Tuesday, June 21, 2005

Keyword-based logging with the py library

I've been experimenting lately with the logging functionality recently introduced in the py library. Most of the functionality is still in early experimental stage, but the main ideas are pretty well defined. I want to review some of these ideas here and hopefully get some feedback.

Holger Krekel, the main py library developer, introduced the idea of keyword-based logging and of logging producers and consumers. A log producer is an object used by the application code to send messages to various log consumers. The consumers can be STDOUT, STDERR, log files, syslog, the Windows Event Log, etc. When you create a log producer, you define a set of keywords that are then used to both route the logging messages to consumers, and to prefix those messages.

Here's a quick example of code that works with the current svn version of the py library (which you can get from http://codespeak.net/svn/py/dist). I saved the following code in a file called logmodule.py:
# logmodule.py

import py

log = py.log.Producer("logmodule")

def runcmd(cmd):
log.cmd(cmd)
# real code follows

def post2db(data):
log.post2db(data)
# real code follows

if __name__ == "__main__":
runcmd("Running command CMD1")
post2db("PASS")
I started by instantiating a log object of class py.log.Producer with the keyword "logmodule". Since I didn't associate any consumer with the log producer, a default consumer will be used, which prints all messages to STDOUT.

The log producer object does not have any pre-defined methods associated with it. Instead, you can invoke arbitrarily-named methods. When accessing a brand new method (such as log.cmd or log.post2db), another producer object is returned on the fly, with the name of the method added as a keyword to the already-existent set of keywords. When calling the returned object as a function with the log message as the argument, the keywords are looked up to see if there is any log consumer associated with them. If no consumer is found, the default one is used and the message is pri nted to STDOUT.

Running the code above produces:
[logmodule:cmd] Running command CMD1
[logmodule:post2db] PASS
What happened behind the scenes when invoking log.cmd("Running command CMD1") was that a log producer object called log.cmd was created with ('logmodule', 'cmd') as the set of keywords. When calling the object as a function with the message as the argument, the message was by default printed to STDOUT, since no consumer was found to be associated with those keywords.
The message was also prefixed with the keywords, joined by ":".
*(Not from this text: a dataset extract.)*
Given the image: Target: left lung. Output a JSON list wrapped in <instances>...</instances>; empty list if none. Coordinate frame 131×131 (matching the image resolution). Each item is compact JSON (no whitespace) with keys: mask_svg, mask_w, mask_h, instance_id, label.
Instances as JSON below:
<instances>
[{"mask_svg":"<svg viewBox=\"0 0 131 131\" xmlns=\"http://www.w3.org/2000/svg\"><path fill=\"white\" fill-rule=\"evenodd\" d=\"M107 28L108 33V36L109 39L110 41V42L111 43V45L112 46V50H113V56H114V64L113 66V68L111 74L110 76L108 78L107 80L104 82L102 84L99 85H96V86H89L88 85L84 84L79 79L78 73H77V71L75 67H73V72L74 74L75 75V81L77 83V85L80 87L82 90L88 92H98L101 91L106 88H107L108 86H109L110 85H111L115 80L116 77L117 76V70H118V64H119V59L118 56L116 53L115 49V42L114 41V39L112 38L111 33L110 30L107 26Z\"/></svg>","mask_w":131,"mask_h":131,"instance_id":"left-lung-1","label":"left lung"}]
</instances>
Now let's assume we don't want any messages to be logged when using the logmodule module directly. To achieve this, we associate a null consumer with the "logmodule" keyword by adding the following line somewhere at the top of our module :
py.log.setconsumer("logmodule", None)
(NOTE: the name of the setconsumer function might change, but the idea will be the same, namely that any keyword or set of keywords can be associated with log consumers).

Now, when we invoke log.cmd("Running command CMD1"), the keyword matching logic will first look for a consumer associated with ('logmodule', 'cmd'), since this is the complete set of keywords. If it doesn't find it, it looks for a consumer associated with 'logmodule'. In our case, it will find the consumer we designated (None), so it will use that consumer and not log the message anywhere.

The simple mechanism of associating log consumers with keywords offers a tremendous amount of flexibility in configuring logging for an application. The association keywords-consumers can be done at run time, via a configuration file or via command-line arguments, and the application code doesn't need to know where logging gets routed. As an example, let's assume that we want to use the 2 top-level functions runcmd and post2db from the logmodule module, and at the same time we want to log messages to other consumers. Here is some code I saved in a file called use_logmodule.py:
# use_logmodule.py

import py
from logmodule import runcmd, post2db

py.log.setconsumer("logmodule", py.log.STDERR)
py.log.setconsumer("logmodule post2db", None)

runcmd("Running command CMD2")
post2db("FAIL")
My goal was to print all messages to STDERR by default, and not print any messages associated with the "post2db" keyword (in a real life situation, those messages could be associated with some database-management code for example).

To achieve my goal, I associated a consumer that uses STDERR with the keyword "logmodule" and a "/dev/null"-type consumer (i.e. None) with the keywords "logmodule post2db". Now when I run the above code, I get the following message printed to STDERR:
[logmodule:cmd] Running command CMD2
I could just as easily have routed the logging messages to a log file by associating a producer of type py.log.Path (currently there are 3 types of pre-defined consumers offered by the py.log package: py.log.STDOUT, py.log.STDERR and py.log.Path; in the future, they will be augmented with other types of consumers such as syslog, Windows Event Logs, etc.). Here's how to log all "post2db"-related messages to a file:
py.log.setconsumer("logmodule post2db", py.log.Path("/tmp/logmodule.out"))
When running the code in use_logmodule.py, the following line will be printed to /tmp/logmodule.out:
[logmodule:post2db] FAIL
A question you might have at this point is how does all this relate to a more traditional use of logging, based on severity levels such as debug, info, warn, error, critical. Let's assume we want our application code to issue calls to log.debug, log.info and log.error, while being able at the same time to direct these various levels of severity to different logging mechanisms. We could for example log debug messages to a log file, informational messages to the console (STDOUT or STDERR), and error messages to both a log file and the console. Here's one way to achieve this via the py.log keyword-based approach. I saved the following code in a file called config.py:
# config.py

import sys
import py

log = py.log.Producer("")
log.debug = py.log.Producer("logfile")
log.info = py.log.Producer("console")
log.error = py.log.Producer("console logfile")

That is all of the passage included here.